──────── Selected text ────────

In King v. Kramer, the Seventh Circuit Court of Appeals found potential liability not because there was a contract with Health Professionals, Ltd. but because the Sheriff had both actual and constructive knowledge that there was an unconstitutional policy at his jail by Health Professionals, Ltd. In King, the Court found that there were at least seven articles published by the local newspaper expressing alarm over Health Professionals, Ltd.'s medication policy and that the Sheriff testified that he was aware of the discussions involving jail problems with medication distribution to inmates at the jail. The Court in King held that "This is enough evidence to create a question of material fact whether the County was aware at the relevant time that HPL had policies that violated inmates' constitutional rights." Again, Himelick points out that, in the present case, there is no evidence that he was aware that there were policies in existence that violated Greer's constitutional rights by either Dr. Cullinan or his employer, Health Professionals, Ltd.

Despite Greer's assertions otherwise, the law is clear in this Circuit that conclusory statements without adequate evidentiary support are not enough to defeat summary judgment. Greer relies on Hill v. Tangherlini, 724 F.3d 965 (7th Cir. 2013), in support of his position that his affidavit assertions are admissible. In Hill, where the plaintiff was fired for three alleged angry outbursts at work, the Seventh Circuit stated "As we have repeatedly emphasized over the past decade, the term "self-serving" must not be used to denigrate perfectly admissible evidence through which a party tries to present its side of the story at summary judgment. Hill described the three encounters in his deposition based on his personal knowledge and set forth specific facts and the district court should have considered his statements as evidence." 724 F.3d at 967-68.

──────── Source information ────────

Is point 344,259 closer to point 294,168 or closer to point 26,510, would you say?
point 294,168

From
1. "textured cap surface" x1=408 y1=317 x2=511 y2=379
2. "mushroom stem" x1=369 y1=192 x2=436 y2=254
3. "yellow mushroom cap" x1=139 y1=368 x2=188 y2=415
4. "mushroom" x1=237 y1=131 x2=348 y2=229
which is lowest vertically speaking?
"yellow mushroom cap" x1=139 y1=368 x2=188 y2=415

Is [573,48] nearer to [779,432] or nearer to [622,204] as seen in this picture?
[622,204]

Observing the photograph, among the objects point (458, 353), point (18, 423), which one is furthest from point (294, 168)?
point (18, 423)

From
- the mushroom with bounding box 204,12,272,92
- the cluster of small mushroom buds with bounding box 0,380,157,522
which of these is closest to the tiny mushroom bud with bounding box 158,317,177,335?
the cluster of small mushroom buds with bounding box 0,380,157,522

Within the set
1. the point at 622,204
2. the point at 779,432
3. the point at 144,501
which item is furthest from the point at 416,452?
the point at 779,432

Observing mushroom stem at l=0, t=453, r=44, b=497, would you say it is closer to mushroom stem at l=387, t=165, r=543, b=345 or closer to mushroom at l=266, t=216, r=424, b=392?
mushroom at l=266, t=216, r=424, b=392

────────

* **Complete the following**:
(1) Answer these questions using the legal text:
(a) According to King, at least how many articles did the local newspaper publish expressing alarm over Health Professionals, Ltd.'s medication policy?
(b) Which case does Greer rely on to argue that his affidavit assertions are admissible?
(c) In that case, how many alleged angry outbursts at work was the plaintiff fired for?
(2) Transcribe the legal text from "Despite Greer's assertions" to "F.3d at 967-68.".
(3) Continue the legal text on summary judgment, starting after its last sentence.
The listing is taken from a separate source.

* **Numbered answers**:
(1)
(a) At least seven.
(b) Hill v. Tangherlini, 724 F.3d 965 (7th Cir. 2013).
(c) Three.

(2)
Despite Greer's assertions otherwise, the law is clear in this Circuit that conclusory statements without adequate evidentiary support are not enough to defeat summary judgment. Greer relies on Hill v. Tangherlini, 724 F.3d 965 (7th Cir. 2013), in support of his position that his affidavit assertions are admissible. In Hill, where the plaintiff was fired for three alleged angry outbursts at work, the Seventh Circuit stated "As we have repeatedly emphasized over the past decade, the term "self-serving" must not be used to denigrate perfectly admissible evidence through which a party tries to present its side of the story at summary judgment. Hill described the three encounters in his deposition based on his personal knowledge and set forth specific facts and the district court should have considered his statements as evidence." 724 F.3d at 967-68.

(3)
Clearly, Hill is distinguishable. Importantly, the evidence at issue in Hill was deposition testimony, and not affidavit testimony. Hill was present to be cross-examined during the deposition. Additionally, Hill's testimony "set forth specific facts". Unlike the situation in Hill, Greer was not present for cross-examination, nor does he set forth any specific facts regarding his statement. Rather, Greer simply states "I constantly complained to jail staff and medical staff about my pain, but was always told that no narcotic pain medication was permitted in the jail." Greer Aff. at 13. Such a statement is conclusory and unsupported and is insufficient to defeat summary judgment.

Accordingly, as there are no genuine issues in dispute, the Court will grant the motion for summary judgment.

Conclusion

On the basis of the foregoing, the defendants' motion for summary judgment [DE 49] is hereby GRANTED. Further, defendant Theresa Sullivan's motion to dismiss [DE 56] is hereby GRANTED.

FootNotes


1. This case began with nine defendants: Darrel Himelick, Randy Albertson, Cathy Lee, K. Nicholson, Nanette Brankle, Dr. Stephen Cullinan, John/Jane Does, Health Professionals Ltd. and Theresa Sullivan. On November 27, 2012, Nanette Brankle and K. Nicholson were dismissed pursuant to the plaintiff's motion. On January 18, 2013, the plaintiff filed an Amended Complaint in which the Jane/John Does were named, effectively terminating Jane/John Does. On January 23, 2014, pursuant to a Joint Stipulation of Dismissal with Prejudice, Dr. Stephen Cullinan and Health Professionals Ltd were also dismissed from this case. On October 25, 2013, defendant Theresa Sullivan filed a motion to dismiss for lack of prosecution. In his response to this motion, the plaintiff stated that he has determined that he will no longer be proceeding against this defendant. Accordingly, the motion to dismiss will be granted. Additionally, in his response brief to the motion for summary judgment filed by Darrel Himelick, Randy Albertson and Cathy Lee, the plaintiff indicated in a footnote on page two that "Plaintiff abandons the claims made against Defendant Albertson and Defendant Lee and agrees to the dismissal of those Defendants." These two defendants will be dismissed without further ado. Accordingly, the current order will only address the claims made against the remaining defendant, Darrel Himelick.